Exercise description:
Repeat word for word the opening stretch of the entries, from the first line through the line containing "family: Leporidae".
(Records to use Opens)
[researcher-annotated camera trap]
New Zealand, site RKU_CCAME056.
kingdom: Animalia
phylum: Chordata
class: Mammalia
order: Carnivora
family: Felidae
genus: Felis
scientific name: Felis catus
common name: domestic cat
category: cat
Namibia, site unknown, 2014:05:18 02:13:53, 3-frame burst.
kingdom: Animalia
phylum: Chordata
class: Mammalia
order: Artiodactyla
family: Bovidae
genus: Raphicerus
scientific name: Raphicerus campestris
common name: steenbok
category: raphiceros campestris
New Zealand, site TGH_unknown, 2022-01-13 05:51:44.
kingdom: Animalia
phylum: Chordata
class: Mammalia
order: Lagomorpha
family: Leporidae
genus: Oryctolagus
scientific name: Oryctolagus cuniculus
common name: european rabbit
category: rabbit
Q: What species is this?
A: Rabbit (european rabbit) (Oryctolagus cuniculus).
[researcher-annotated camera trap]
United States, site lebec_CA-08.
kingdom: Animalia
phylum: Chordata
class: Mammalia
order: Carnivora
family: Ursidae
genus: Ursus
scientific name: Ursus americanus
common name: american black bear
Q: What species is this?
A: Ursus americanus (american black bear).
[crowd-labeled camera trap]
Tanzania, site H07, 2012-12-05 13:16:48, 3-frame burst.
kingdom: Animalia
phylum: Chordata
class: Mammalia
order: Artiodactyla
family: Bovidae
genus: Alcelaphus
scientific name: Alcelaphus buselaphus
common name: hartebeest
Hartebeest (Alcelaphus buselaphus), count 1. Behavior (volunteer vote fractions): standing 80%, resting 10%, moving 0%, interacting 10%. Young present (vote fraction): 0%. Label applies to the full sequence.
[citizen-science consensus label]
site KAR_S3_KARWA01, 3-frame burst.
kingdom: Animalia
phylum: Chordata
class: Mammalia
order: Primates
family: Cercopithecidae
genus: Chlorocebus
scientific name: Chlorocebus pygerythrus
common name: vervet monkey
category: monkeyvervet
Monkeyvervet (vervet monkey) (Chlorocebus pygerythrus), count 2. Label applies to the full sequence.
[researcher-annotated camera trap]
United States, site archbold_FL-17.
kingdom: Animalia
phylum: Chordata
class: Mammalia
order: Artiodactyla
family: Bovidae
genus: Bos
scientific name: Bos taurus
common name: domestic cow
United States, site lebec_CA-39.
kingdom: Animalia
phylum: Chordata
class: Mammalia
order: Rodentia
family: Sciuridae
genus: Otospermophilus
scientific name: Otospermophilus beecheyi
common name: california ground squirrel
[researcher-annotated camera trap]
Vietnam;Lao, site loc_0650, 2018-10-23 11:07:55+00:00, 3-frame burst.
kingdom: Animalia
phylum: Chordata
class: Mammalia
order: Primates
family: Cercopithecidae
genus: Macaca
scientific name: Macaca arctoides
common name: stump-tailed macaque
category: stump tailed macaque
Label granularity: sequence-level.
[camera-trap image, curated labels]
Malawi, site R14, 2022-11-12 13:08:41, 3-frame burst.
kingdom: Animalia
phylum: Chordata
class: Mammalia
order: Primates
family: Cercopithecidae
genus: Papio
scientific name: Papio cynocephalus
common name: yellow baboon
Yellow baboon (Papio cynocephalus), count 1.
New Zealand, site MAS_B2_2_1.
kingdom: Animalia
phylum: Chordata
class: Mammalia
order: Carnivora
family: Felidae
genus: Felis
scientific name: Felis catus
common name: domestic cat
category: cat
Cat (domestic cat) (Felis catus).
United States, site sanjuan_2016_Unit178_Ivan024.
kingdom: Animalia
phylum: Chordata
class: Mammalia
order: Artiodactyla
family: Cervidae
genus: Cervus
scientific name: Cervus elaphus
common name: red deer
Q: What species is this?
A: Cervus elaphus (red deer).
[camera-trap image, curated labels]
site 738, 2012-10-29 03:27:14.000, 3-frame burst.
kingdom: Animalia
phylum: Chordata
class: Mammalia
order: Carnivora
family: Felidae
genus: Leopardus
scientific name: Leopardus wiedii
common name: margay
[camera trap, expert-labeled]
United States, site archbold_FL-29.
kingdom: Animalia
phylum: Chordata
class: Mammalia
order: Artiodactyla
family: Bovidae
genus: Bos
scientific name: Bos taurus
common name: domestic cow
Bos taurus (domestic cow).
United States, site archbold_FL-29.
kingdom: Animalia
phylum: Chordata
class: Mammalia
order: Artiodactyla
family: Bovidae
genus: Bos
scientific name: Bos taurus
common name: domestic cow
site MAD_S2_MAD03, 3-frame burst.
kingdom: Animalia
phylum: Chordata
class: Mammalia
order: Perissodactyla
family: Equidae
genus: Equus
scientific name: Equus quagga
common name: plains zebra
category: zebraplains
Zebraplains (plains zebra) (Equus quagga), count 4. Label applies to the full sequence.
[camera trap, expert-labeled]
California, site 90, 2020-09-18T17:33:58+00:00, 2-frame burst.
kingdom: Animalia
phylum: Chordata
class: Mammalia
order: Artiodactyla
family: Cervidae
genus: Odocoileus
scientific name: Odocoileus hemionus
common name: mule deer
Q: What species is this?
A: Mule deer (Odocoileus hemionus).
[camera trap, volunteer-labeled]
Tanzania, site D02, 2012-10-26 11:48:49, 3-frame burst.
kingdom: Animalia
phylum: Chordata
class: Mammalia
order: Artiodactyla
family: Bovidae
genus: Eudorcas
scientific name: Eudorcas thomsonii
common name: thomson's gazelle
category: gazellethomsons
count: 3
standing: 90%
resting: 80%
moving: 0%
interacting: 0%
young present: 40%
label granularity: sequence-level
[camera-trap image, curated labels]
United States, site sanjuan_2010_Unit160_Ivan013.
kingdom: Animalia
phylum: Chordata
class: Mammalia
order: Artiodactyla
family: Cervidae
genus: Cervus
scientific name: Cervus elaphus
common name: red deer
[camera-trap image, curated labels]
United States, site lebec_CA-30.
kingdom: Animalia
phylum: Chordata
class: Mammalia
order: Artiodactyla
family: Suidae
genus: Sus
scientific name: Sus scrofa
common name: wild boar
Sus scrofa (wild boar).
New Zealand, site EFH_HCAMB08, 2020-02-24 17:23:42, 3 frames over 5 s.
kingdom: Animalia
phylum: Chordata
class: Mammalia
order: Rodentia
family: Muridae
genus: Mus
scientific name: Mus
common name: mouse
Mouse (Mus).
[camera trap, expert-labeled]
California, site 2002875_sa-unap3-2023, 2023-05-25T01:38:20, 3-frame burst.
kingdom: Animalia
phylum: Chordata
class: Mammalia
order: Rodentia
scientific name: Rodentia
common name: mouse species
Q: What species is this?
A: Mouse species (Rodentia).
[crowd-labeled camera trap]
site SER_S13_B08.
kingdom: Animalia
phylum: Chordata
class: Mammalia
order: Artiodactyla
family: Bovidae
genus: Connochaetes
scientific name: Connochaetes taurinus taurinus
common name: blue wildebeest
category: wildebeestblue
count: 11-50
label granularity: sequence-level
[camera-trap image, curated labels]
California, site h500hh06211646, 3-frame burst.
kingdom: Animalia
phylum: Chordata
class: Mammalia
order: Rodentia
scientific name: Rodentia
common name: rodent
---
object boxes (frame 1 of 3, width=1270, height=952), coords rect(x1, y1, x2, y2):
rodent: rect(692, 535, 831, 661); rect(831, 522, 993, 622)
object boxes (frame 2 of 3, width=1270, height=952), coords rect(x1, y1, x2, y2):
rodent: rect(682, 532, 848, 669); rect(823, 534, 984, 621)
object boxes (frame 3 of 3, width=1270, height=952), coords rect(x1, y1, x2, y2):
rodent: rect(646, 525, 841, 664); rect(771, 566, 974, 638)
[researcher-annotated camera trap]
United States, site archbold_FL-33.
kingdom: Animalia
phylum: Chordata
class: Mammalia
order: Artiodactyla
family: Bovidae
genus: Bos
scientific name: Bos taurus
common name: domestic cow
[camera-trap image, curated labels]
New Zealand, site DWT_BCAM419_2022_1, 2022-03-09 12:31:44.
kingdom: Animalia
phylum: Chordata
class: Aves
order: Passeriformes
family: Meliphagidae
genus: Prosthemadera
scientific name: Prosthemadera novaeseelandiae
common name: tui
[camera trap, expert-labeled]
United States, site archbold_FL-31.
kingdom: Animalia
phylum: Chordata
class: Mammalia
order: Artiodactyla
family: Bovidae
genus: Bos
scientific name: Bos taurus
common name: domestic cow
(Records to use Closes)
Answer:
[researcher-annotated camera trap]
New Zealand, site RKU_CCAME056.
kingdom: Animalia
phylum: Chordata
class: Mammalia
order: Carnivora
family: Felidae
genus: Felis
scientific name: Felis catus
common name: domestic cat
category: cat
Namibia, site unknown, 2014:05:18 02:13:53, 3-frame burst.
kingdom: Animalia
phylum: Chordata
class: Mammalia
order: Artiodactyla
family: Bovidae
genus: Raphicerus
scientific name: Raphicerus campestris
common name: steenbok
category: raphiceros campestris
New Zealand, site TGH_unknown, 2022-01-13 05:51:44.
kingdom: Animalia
phylum: Chordata
class: Mammalia
order: Lagomorpha
family: Leporidae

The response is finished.